As a crisis communications expert, I’ve often said, “How you communicate in the first minutes and seconds of a crisis will determine your success or failure managing through it.” While that still holds true for an average crisis, communicating during an extended black swan event like COVID-19 has changed the rules of the game.

Leaders, especially those in essential businesses, are carrying so much more than just a full plate. This has now transitioned into the entire buffet weighing on their shoulders every day. From managing expenses and bottom lines to worry about the health and safety of employees, executives now face decisions on current and future staffing with layoffs or furloughs on the table. This adds tremendous pressure while also trying to be their company’s cheerleader. No one considers that sometimes what they really want to do is throw a blanket over their head and scream, “Leave me the $*#& alone!

Then the news comes in. One of your employees tests positive for COVID-19. How do you communicate that message in an authentic and informative way without causing more distress and panic among workers?

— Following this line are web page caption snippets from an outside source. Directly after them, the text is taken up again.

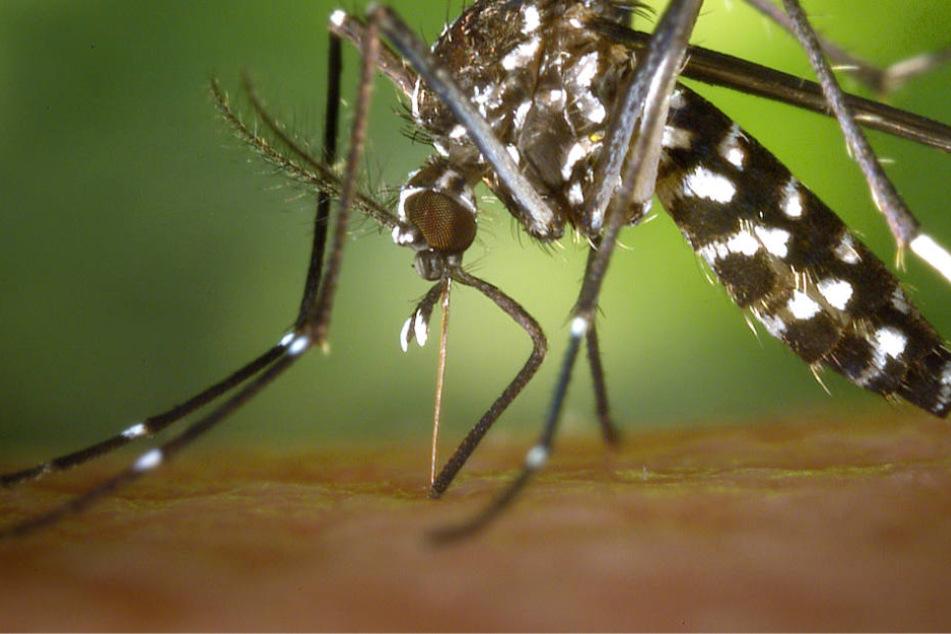 Durch ihren Stich können Tigermücken gefährliche Krankheiten wie das Dengue-Fiber übertragen.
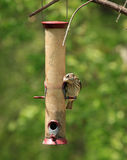 Female purple finch Stock Images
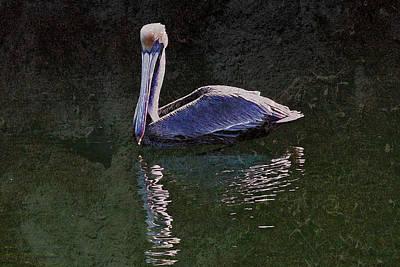 Pelican Zen Poster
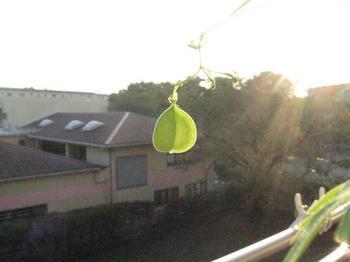 見て!夕日に照らされた風船カズラ・・・.jpg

  1. Get the Facts. If you have an internal crisis team (consisting of the key personnel including managers, IT, HR, communications, legal, etc.) call them together and review the latest developments. Ask questions and ask the right ones.
    1. Who was informed that this employee tested positive?
    2. When did this happen?
    3. When was the person tested?
    4. Why was the person tested?
    5. Did he/she come into contact with someone else who had or was suspected of having COVID?
  2. Structure and Define. What’s the best way to disseminate the message? Clients I’ve counseled in this situation often issue a personal call to their employees who may be affected. Typically, there’s a follow-up call with an “All Hands” memo or email.
  3. Lead with Empathy. I usually recommend that you start your memo with “To our valued employees” or “To our (company name) family.” I have some difficult, yet expected news to share…” Think of telling your dear friend or loved one this news. How would you start?
  4. 4W Response. Tell them what they need to know before they ask using the 4W’s: Who, What, Where, When. You can also add the “Why” and “How” if you have those answers (assuming it’s not HIPPA protected confidential information). If you don’t have those facts, stick with the 4W’s: “Today I was informed that one of our employees in the X Division tested positive for COVID-19.” Ok, now the big question: WHAT are you doing about it? “We have closed the department for 48 hours and brought in industrial cleaners to fully sanitize the area. All employees who have come into contact with that individual have been notified and are self-quarantined at home and are undergoing testing for the virus.” Also remind them about your company’s existing policies masks, CDC guidelines for social distancing, and frequent handwashing recommendations among other policies that may be applicable.
  5. Anticipate and Answer. Expect that every sentence you write will generate more questions. In this scenario, typical questions from the workforce may include:
    1. Am I safe at work?
    2. If my division is closed and I have to wait for a COVID test before returning, will I be paid while the building is closed?
    3. Have there been any other cases?
    4. Do I have to come to work?
    5. What if after robust sanitation, I don’t feel safe? What are my rights?

Be sure that your communication addresses the most important concerns that will be raised to avoid confusion or additional questions.

  1. Express Gratitude. Tell them how grateful you are that despite these difficult and uncertain circumstances, they show up to work every day. If you are an essential business, it’s often a good idea to explain why your operations are critical to the health and wellbeing of our country’s people, the economy, and most importantly, their health.
  2. End in Leadership. Now is the time to close with a strong statement. “We will get through this – together.” “We will beat this with our collective strength and vigilance” or“We’re here to support you and if you need additional support from us, please reach out…

The Chinese have two brush strokes for the word crisis. One means danger, and the other, opportunity. True leaders understand that effective communication balances the two strokes – understanding and defining the danger while recognizing the opportunity to change their impact on your audience.